__TRAVAIL À EFFECTUER__:
**A)** Selon l'extrait, combien de réfugiés pourront au maximum se prévaloir d'un asile européen ?
**B)** D'après l'extrait, pourquoi n'est-il pas acquis que la Turquie traite correctement les migrants et les demandeurs d'asile ? Répondez en une ou deux phrases.
**C)** Rédigez la suite de l'extrait consacré aux réfugiés et à la route des Balkans, en partant de sa dernière phrase.

Ensuite, il faudra être sûr que la Turquie traite correctement les migrants et les demandeurs d'asile. C'est loin d'être acquis : ce pays n'adhère que partiellement à la Convention de Genève qui régit le droit d'asile.

Et enfin, il faudra que l'Europe ouvre plus généreusement ses portes aux réfugiés - qui, sinon, risquent de se retrouver coincés dans des conditions pénibles en Grèce ou en Turquie. Compte tenu du volume des déplacements humains actuels, le plafond de 72 000 réfugiés qui pourront se prévaloir d'un asile européen paraît ridiculement bas.

« Arrêter ce flot humain relève d'un fantasme », tranche le juriste québécois François Crépeau, rapporteur spécial de l'ONU sur les droits de l'homme des migrants.

Ce dernier dit comprendre les motivations des dirigeants européens qui veulent alléger la pression à leurs frontières, pour des raisons électorales. Mais ils se trompent, selon lui, s'ils pensent qu'ils réussiront à ralentir les mouvements des réfugiés en fermant la route des Balkans.

__DONNÉES FOURNIES__:
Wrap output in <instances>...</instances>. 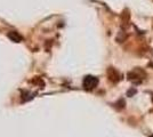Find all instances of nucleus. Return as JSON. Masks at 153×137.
Masks as SVG:
<instances>
[{
  "instance_id": "obj_1",
  "label": "nucleus",
  "mask_w": 153,
  "mask_h": 137,
  "mask_svg": "<svg viewBox=\"0 0 153 137\" xmlns=\"http://www.w3.org/2000/svg\"><path fill=\"white\" fill-rule=\"evenodd\" d=\"M97 84H98V79L93 76H87L83 79V87L86 89H93L97 86Z\"/></svg>"
},
{
  "instance_id": "obj_2",
  "label": "nucleus",
  "mask_w": 153,
  "mask_h": 137,
  "mask_svg": "<svg viewBox=\"0 0 153 137\" xmlns=\"http://www.w3.org/2000/svg\"><path fill=\"white\" fill-rule=\"evenodd\" d=\"M150 137H153V135H152V136H150Z\"/></svg>"
}]
</instances>
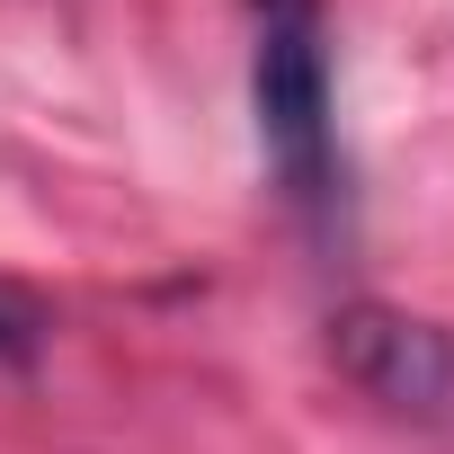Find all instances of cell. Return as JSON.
I'll return each instance as SVG.
<instances>
[{
	"instance_id": "cell-3",
	"label": "cell",
	"mask_w": 454,
	"mask_h": 454,
	"mask_svg": "<svg viewBox=\"0 0 454 454\" xmlns=\"http://www.w3.org/2000/svg\"><path fill=\"white\" fill-rule=\"evenodd\" d=\"M36 348H45V303L0 277V365H36Z\"/></svg>"
},
{
	"instance_id": "cell-1",
	"label": "cell",
	"mask_w": 454,
	"mask_h": 454,
	"mask_svg": "<svg viewBox=\"0 0 454 454\" xmlns=\"http://www.w3.org/2000/svg\"><path fill=\"white\" fill-rule=\"evenodd\" d=\"M250 98H259L268 169L312 223H330L339 214V98H330L321 0H250Z\"/></svg>"
},
{
	"instance_id": "cell-2",
	"label": "cell",
	"mask_w": 454,
	"mask_h": 454,
	"mask_svg": "<svg viewBox=\"0 0 454 454\" xmlns=\"http://www.w3.org/2000/svg\"><path fill=\"white\" fill-rule=\"evenodd\" d=\"M330 356L392 419L454 427V330H436L419 312H392V303H348L330 321Z\"/></svg>"
}]
</instances>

__CORRIGÉ__:
**A)** 72 000 réfugiés.

**B)** Parce que la Turquie n'adhère que partiellement à la Convention de Genève, qui régit le droit d'asile.

**C)**
« Ils risquent plutôt de les détourner vers d'autres routes, comme celle de la Méditerranée », prévient-il.

Et justement. Plus de 2400 migrants ont été secourus au large de la Libye depuis mardi, sur la route ultra dangereuse menant vers l'île italienne de Lampedusa ou encore vers la Sicile...

Finalement, l'accord turco-européen permet d'apaiser, voire de ralentir temporairement la crise des migrants. Mais le problème de fond des millions de personnes cherchant un refuge après avoir fui un pays en guerre ne se résoudra que si l'Europe accepte de répartir les réfugiés sur l'ensemble de son territoire. Ou si ces guerres s'arrêtent et que ceux qui les ont fuies peuvent rentrer chez eux, dans un pays en paix.